--- START OF Listing ---

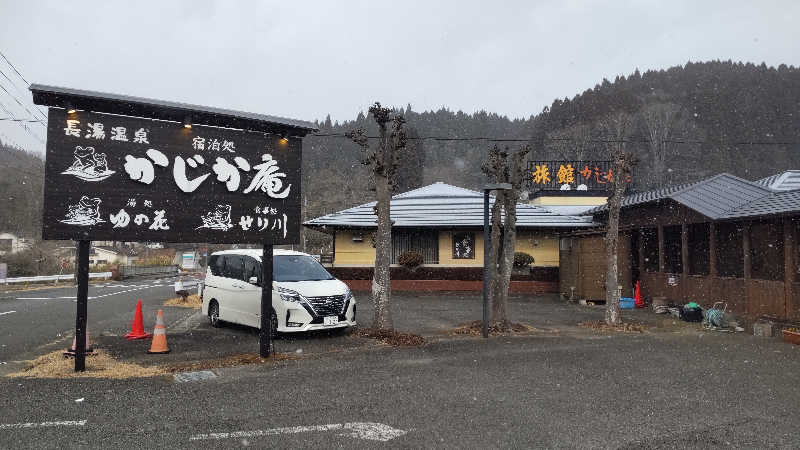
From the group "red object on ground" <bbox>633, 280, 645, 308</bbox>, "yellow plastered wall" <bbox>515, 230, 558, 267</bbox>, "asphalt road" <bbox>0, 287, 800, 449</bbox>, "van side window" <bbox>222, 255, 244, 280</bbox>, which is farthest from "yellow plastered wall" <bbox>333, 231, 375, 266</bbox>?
"asphalt road" <bbox>0, 287, 800, 449</bbox>

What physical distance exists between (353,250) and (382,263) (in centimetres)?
1115

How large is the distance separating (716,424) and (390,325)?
19.8 ft

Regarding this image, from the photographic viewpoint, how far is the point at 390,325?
1009 cm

--- END OF Listing ---

■ Required task:
Rewrite the items from the line containing "Regarding this image, from" through the end of the items, switching "viewpoint" to "vantage point" and leaving all else unchanged.

■ Full solution:
Regarding this image, from the photographic vantage point, how far is the point at 390,325?
1009 cm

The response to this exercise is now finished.